### AIM OF THE EXERCISE
Only the lines from the one containing "Functions / Procedures" through the last line of the data below belong in your answer, copied exactly and without pictures.

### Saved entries
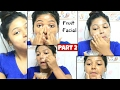 How to apply Fruit Facial for Flawless glowing skin | All Natural-No Chemical | PART 2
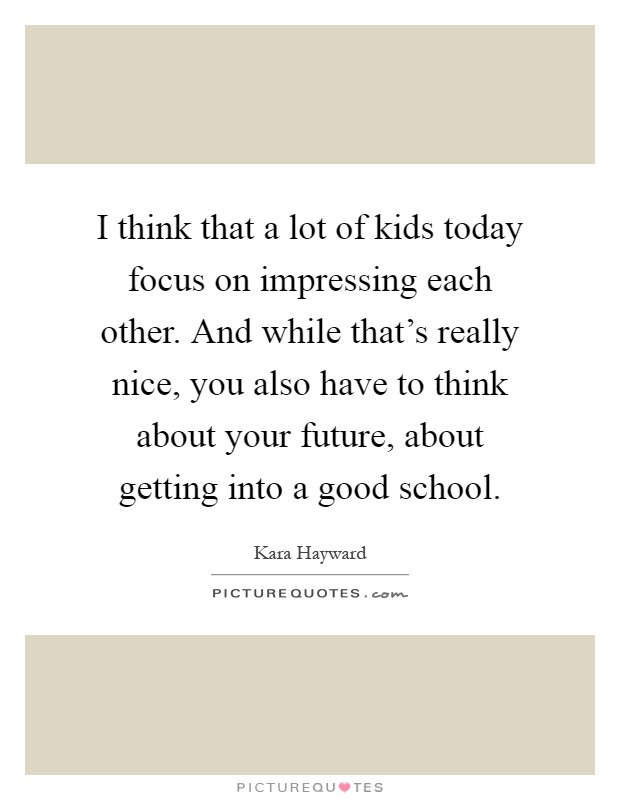 I think that a lot of kids today focus on impressing each other. And while that's really nice, you also have to think about your future, about getting into a good school Picture Quote #1
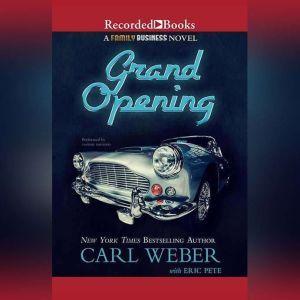 Grand Opening: A Family Business Novel, Carl Weber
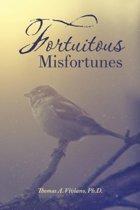Fortuitous Misfortunes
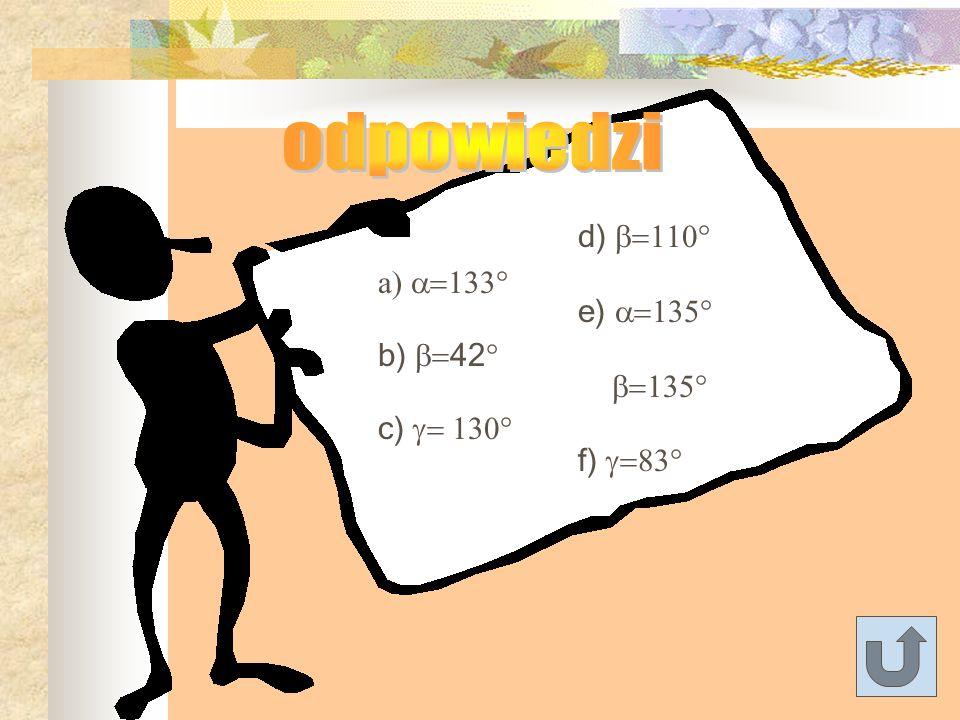 OBLICZ MIARY KĄTÓW,w, x, y, z, a, b, c, d, k, l, m. g.g. h.h. i. 120 55 135 100 70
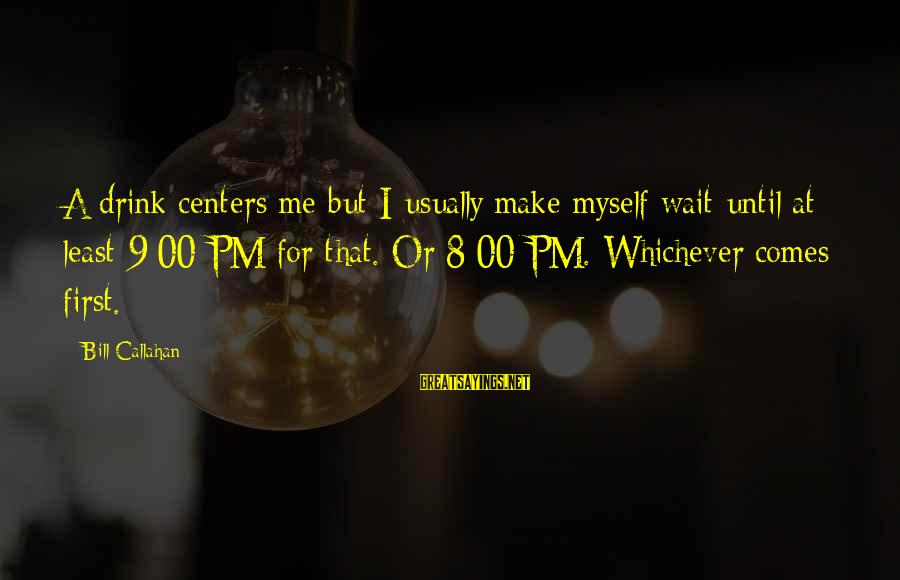 Bill Callahan Sayings By Bill Callahan: A drink centers me but I usually make myself wait until at least 9:00 PM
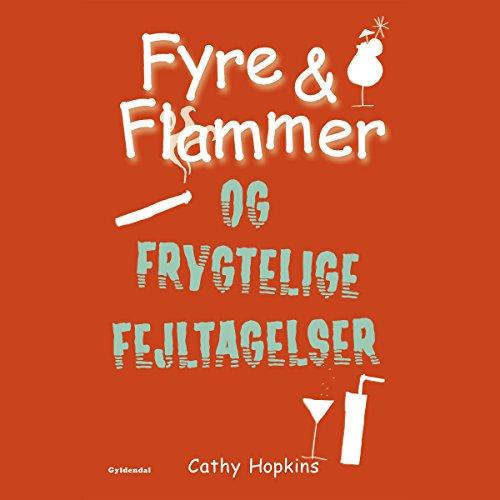 Fyre & Flammer og frygtelige fejltagelser cover art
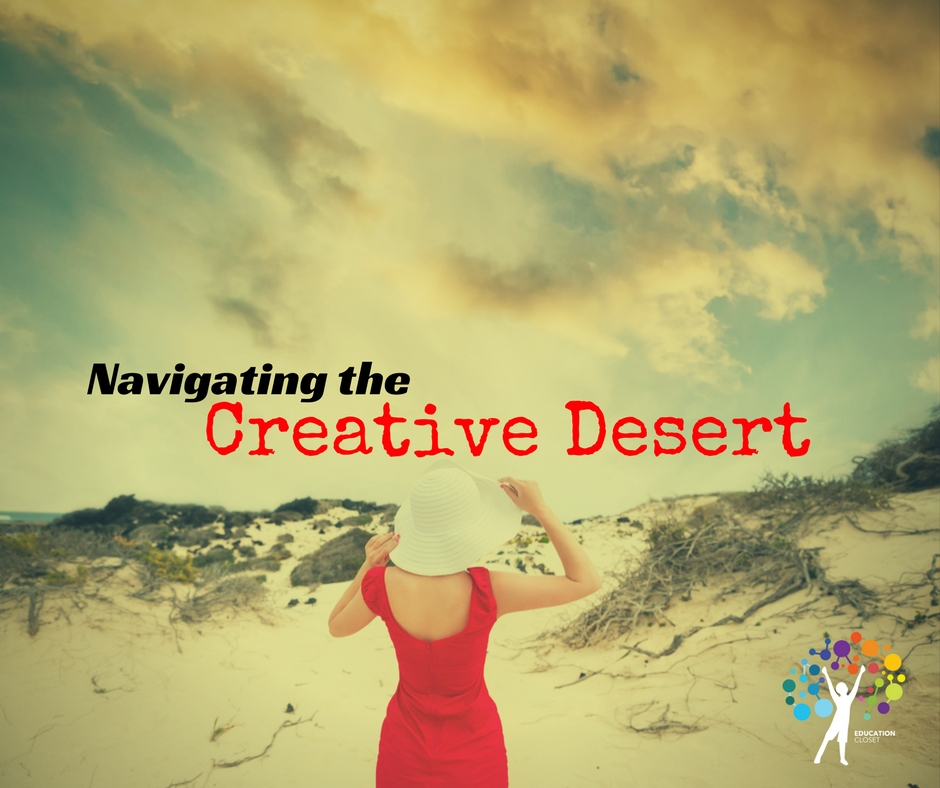 Navigating the Creative Desert, EducationCloset
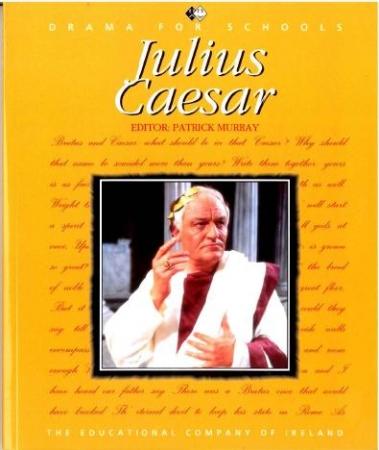 Julius Caesar - Junior Certificate English - Shakespeare Series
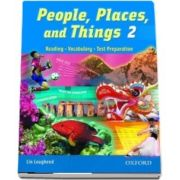 People, Places, and Things 2. Student Book. Reading, Vocabulary, Test Preparation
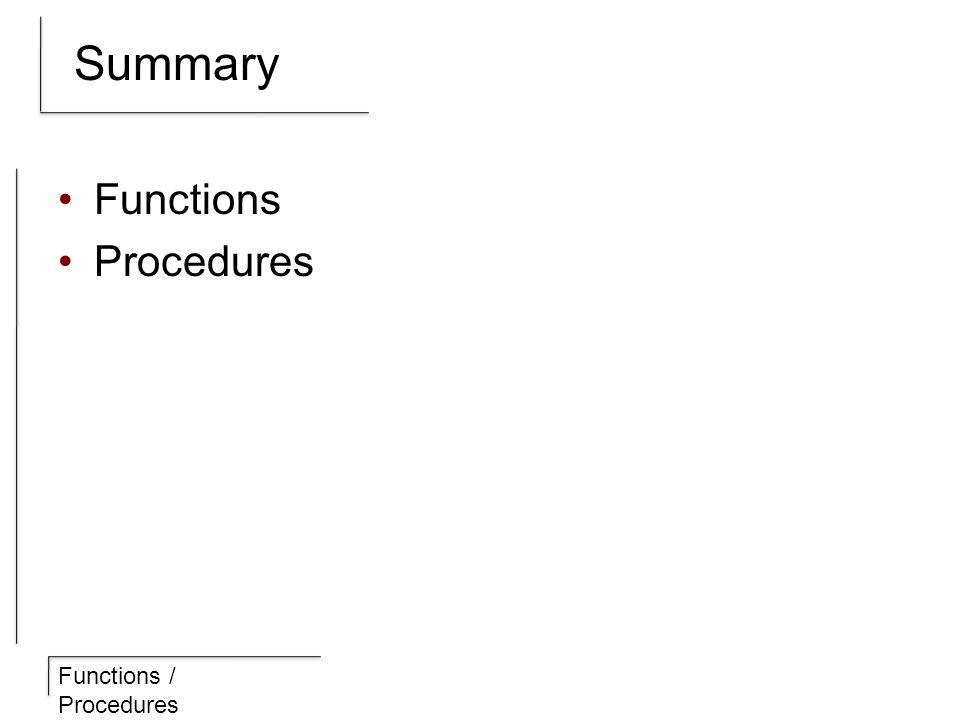 Functions / Procedures Summary Functions Procedures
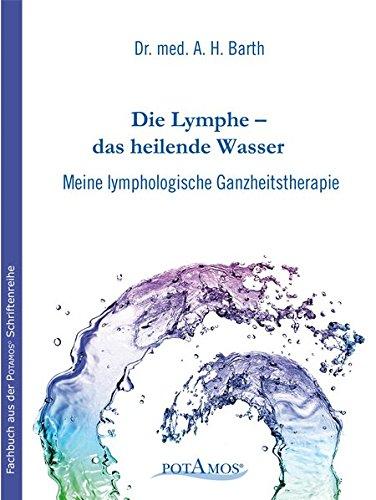 Die Lymphe das heilende Wasser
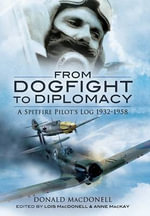 From Dogfight to Diplomacy : A Spitfire Pilot's Log 1932 - 1958 - Donald MacDonell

### WORKED SOLUTION
 Functions / Procedures Summary Functions Procedures
 Die Lymphe das heilende Wasser
 From Dogfight to Diplomacy : A Spitfire Pilot's Log 1932 - 1958 - Donald MacDonell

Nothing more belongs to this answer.